For the given functions f and g, find the following and state the domain of each result
f(x)=sqrtx;g(x)=3x-2
a) (f times g)(x)=___
What is the domain of f times g?
b) (f/g)(x)=____
what is the domain of f/g?
To find the results and domains of the given functions, follow these steps:
a) To find the product of f(x) and g(x), you need to multiply the two functions together: (f times g)(x) = f(x) * g(x).
So, (f times g)(x) = sqrt(x) * (3x - 2).
To determine the domain of (f times g)(x), you need to consider the domains of both f(x) and g(x) and determine their intersection.
1. The domain of f(x) = sqrt(x) is all non-negative real numbers (x ≥ 0).
2. The domain of g(x) = 3x - 2 is all real numbers since there are no restrictions on x.
Therefore, to find the domain of (f times g)(x), we need to consider the intersection of the domains of f(x) and g(x). Since both functions have no restrictions, the domain of (f times g)(x) is all real numbers.
b) To find the quotient of f(x) and g(x), you need to divide f(x) by g(x): (f/g)(x) = f(x) / g(x).

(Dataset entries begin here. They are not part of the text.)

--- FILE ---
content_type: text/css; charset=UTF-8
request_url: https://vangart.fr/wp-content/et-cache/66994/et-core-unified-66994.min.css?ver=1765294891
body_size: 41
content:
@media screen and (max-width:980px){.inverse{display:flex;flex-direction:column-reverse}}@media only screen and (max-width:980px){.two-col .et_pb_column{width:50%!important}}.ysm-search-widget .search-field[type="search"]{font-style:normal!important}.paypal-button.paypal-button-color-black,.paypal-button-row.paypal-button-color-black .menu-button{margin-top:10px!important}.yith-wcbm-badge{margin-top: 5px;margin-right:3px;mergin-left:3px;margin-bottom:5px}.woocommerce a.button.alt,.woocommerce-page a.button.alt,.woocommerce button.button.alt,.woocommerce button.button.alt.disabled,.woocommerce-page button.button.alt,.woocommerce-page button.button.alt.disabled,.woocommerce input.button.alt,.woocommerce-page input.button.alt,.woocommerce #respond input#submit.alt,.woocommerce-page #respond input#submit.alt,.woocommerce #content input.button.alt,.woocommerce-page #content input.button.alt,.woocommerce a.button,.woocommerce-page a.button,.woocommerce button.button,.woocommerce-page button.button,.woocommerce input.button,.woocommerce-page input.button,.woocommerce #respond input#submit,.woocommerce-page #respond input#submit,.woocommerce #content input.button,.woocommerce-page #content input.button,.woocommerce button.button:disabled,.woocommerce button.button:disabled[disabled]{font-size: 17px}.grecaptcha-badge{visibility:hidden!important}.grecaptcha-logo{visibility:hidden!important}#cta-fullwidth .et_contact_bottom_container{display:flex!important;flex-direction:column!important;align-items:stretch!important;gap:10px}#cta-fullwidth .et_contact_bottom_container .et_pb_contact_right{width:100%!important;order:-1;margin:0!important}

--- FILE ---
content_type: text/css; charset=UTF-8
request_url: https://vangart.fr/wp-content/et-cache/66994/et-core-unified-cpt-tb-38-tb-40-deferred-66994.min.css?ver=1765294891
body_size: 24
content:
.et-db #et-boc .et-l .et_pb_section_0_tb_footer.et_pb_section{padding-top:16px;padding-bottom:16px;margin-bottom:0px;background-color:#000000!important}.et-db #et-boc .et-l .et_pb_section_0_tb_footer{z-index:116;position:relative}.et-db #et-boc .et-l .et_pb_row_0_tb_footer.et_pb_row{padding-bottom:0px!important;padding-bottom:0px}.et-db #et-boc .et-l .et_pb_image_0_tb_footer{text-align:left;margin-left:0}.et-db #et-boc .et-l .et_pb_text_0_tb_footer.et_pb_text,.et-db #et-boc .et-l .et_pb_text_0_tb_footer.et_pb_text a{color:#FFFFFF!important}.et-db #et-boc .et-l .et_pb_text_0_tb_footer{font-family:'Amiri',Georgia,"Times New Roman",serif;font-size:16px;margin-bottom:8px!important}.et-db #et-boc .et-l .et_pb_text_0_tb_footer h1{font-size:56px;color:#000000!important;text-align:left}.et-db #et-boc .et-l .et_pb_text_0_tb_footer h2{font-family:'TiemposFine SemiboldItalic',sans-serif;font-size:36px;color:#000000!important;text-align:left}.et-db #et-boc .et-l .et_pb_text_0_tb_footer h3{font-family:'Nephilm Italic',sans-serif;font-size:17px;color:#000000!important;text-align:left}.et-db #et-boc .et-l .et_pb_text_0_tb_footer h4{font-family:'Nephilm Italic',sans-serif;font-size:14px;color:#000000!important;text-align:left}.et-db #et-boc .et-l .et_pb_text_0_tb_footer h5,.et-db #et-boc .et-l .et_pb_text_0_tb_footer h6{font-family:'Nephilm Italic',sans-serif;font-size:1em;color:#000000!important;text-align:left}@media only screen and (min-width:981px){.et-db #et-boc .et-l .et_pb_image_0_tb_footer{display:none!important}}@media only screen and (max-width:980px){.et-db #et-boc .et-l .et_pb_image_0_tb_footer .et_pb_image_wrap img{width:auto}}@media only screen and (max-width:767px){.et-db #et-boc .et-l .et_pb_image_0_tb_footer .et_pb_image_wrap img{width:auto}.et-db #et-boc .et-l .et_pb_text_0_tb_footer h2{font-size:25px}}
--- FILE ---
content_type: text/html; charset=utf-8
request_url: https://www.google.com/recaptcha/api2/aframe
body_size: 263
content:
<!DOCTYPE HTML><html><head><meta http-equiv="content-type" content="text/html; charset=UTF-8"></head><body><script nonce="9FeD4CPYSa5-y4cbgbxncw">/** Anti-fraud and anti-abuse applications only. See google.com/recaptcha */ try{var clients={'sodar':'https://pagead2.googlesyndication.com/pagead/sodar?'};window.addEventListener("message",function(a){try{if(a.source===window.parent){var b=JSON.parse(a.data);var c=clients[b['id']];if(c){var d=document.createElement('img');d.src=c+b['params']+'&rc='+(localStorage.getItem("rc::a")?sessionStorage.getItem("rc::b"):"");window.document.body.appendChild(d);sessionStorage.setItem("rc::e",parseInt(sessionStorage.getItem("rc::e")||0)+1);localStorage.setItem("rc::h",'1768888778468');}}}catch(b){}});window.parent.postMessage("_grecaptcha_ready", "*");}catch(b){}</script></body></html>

So, (f/g)(x) = sqrt(x) / (3x - 2).
To determine the domain of (f/g)(x), you need to consider the domains of f(x) and g(x) and any restrictions caused by division (i.e., avoiding division by zero).
1. The domain of f(x) = sqrt(x) is all non-negative real numbers (x ≥ 0).
2. The domain of g(x) = 3x - 2 is all real numbers since there are no restrictions on x, except when the denominator (3x - 2) equals zero.
To avoid division by zero, we solve for x where 3x - 2 = 0.
3x - 2 = 0
3x = 2
x = 2/3
Therefore, the only restriction is x ≠ 2/3.
Hence, the domain of (f/g)(x) is all non-negative real numbers excluding x = 2/3.